Bruno Smets, VITO-TAP, Belgium
Marcel Buchhorn, VITO-TAP, Belgium
Organizations first have to know the physical coverage of the Earth’s surface, its use and its dynamics to for example tackle deforestation or loss of biodiversity. The Copernicus Global Land Service is an operational service from the European Commision to monitor the Earth’s surface. The service provides a suite of products ranging from vegetation, energy budget at the surface, water to cryosphere themes, and has generated its first land cover map. This land cover map provides spatial information about the land for a diversity of applications ranging from global forest monitoring, global crop monitoring, biodiversity and nature conservation to climate modelling.
By merging remote sensing imagery with other ancillary data sources, a highly automated, accurate and cost efficient Land Use and Land Cover (LULC) and Land Use and Cover Change (LUCC) solution generates yearly land cover maps, following the classification scheme of the FAO Land Cover Classification System (LCCS). This first land cover map covers the Africa continent at 100m spatial resolution, has been generated on the PROBA-V Mission Exploitation platform, and provides a set of continuous cover layers to provide land information representing 10m spatial coverage. The team has started its second phase to upscale the map to cover the entire globe and integrate Sentinel-2 higher details for selected regions.

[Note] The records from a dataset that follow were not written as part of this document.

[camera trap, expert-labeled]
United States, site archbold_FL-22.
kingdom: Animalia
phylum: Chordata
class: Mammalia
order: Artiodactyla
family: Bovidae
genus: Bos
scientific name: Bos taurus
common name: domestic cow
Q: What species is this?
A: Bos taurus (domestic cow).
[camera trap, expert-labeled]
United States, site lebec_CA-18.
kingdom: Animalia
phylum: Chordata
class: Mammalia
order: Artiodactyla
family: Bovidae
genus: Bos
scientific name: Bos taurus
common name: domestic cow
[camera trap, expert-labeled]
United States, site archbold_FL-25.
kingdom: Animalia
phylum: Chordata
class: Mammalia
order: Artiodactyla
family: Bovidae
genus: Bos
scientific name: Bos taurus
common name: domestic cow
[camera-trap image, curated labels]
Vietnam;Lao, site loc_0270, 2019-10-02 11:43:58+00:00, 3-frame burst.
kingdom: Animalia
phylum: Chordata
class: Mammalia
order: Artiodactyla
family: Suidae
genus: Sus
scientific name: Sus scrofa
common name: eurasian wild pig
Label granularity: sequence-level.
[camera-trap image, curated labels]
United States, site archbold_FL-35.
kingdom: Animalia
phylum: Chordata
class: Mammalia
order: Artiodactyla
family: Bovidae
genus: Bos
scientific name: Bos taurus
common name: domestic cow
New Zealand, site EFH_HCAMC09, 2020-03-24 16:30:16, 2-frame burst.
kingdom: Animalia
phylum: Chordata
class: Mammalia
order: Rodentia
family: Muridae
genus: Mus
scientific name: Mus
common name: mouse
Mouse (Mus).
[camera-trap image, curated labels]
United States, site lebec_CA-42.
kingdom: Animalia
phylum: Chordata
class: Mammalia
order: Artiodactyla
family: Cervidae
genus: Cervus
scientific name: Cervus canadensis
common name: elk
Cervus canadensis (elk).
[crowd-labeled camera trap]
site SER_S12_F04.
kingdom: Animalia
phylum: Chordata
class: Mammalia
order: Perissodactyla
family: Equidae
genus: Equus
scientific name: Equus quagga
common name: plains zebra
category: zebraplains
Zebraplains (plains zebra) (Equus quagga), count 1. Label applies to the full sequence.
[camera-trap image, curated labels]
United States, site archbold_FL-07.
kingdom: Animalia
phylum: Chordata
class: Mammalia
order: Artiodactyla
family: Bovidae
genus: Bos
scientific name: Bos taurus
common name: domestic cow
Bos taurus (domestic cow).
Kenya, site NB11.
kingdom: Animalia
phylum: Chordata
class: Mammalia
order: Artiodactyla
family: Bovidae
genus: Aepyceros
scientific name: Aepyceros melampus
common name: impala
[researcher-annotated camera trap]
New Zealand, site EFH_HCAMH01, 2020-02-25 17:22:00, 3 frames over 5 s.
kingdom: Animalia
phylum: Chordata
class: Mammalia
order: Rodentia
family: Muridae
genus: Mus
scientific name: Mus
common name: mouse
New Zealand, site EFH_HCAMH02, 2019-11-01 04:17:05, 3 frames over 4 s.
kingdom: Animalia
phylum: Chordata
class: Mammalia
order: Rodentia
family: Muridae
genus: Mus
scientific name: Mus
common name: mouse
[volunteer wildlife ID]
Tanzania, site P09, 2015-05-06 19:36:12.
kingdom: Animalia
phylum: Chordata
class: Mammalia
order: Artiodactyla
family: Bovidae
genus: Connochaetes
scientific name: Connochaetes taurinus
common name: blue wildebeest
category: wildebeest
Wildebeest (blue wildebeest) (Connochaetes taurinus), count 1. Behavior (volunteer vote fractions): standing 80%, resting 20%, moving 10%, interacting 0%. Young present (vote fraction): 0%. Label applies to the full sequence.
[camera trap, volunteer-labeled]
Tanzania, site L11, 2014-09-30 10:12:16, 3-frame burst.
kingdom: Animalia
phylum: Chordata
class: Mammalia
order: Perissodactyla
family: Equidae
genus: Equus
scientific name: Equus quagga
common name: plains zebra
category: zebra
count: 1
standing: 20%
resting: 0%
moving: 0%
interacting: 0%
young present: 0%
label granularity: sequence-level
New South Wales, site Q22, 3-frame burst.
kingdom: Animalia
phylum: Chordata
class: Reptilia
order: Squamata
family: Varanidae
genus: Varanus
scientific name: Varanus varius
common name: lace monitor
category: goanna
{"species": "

Processing with 1200 executers and 5TB memory on the Hadoop Spark platform
The land cover map and its continuous layers were generated on the PROBA-V Mission Exploitation Platform. The product was created through a complex workflow consisting of 18 different steps, written in python and using the Scalable Hadoop Spark platform with its set of installed libraries. During the generation of the map, the platform was loaded up to 80% (1200 executers and 5TB memory) to process the 10.5 TB input data. The most demanding step requires 5588 CPU-hours and the processing time was cut to 22 hours using the MEP, hence a time saving of 99.6%. Through this time-saving, several iterations were possible to tune the map to maximize its accuracy. Visual checks and comparisons were performed in the Developer Virtual Machines as well as in an external Geo-WIKI platform.
The main benefits to generate the land cover map on the MEP are the direct access to the EO data input (PROBA-V 100 m and 300 m data), the ability to upload ancillary datasets and of course its scalability to use more than 1000 processors. The consistency across the virtual machines and the actual Hadoop cluster enabled us to have a smooth transition from the initial development (no Hadoop Spark use) through testing phase (using local Hadoop Spark inside the virtual machine) to final production phase (using the Hadoop Spark cluster). The openness of the platform enabled us to install & test new efficient libraries and the support of the MEP team brought a few of these libraries into the Hadoop cluster.
Monitoring the progress of the jobs in progress is easy done through the web monitor, however an area of improvement is to ease the finding of the root cause of failed jobs. Per today a very large amount of job information needs to be collected from the cluster and results in a large log file that is not so easy to search. The log file provides a lot of additional Spark information intermixed with the actual real logging and if the error resides from the Spark context, the information is not always that descriptive to find easily the root cause.
The Copernicus global land service intends to use the MEP platform in a larger extend. Next to generating the land cover map of the second phase, we also target to migrate some of the daily (to 10-daily) operational chains into the MEP platform. To support operational excellence, the MEP however needs to prioritize production to research jobs, as is continue optimizing the platform using dynamic resource allocation with priority pre-emption schemes.
Another area of interest are the higher resolution Sentinel-2 algorithms, The MEP could largely benefit from having Sentinel-2 and preferably also historical Landsat datasets available in the platform.
A 3rd area of interest is to further exploit the ipython notebook concept for image quality monitoring and analysis. The notebook is currently already installed, however providing direct access to local (mounted) data would further enhance the use of it.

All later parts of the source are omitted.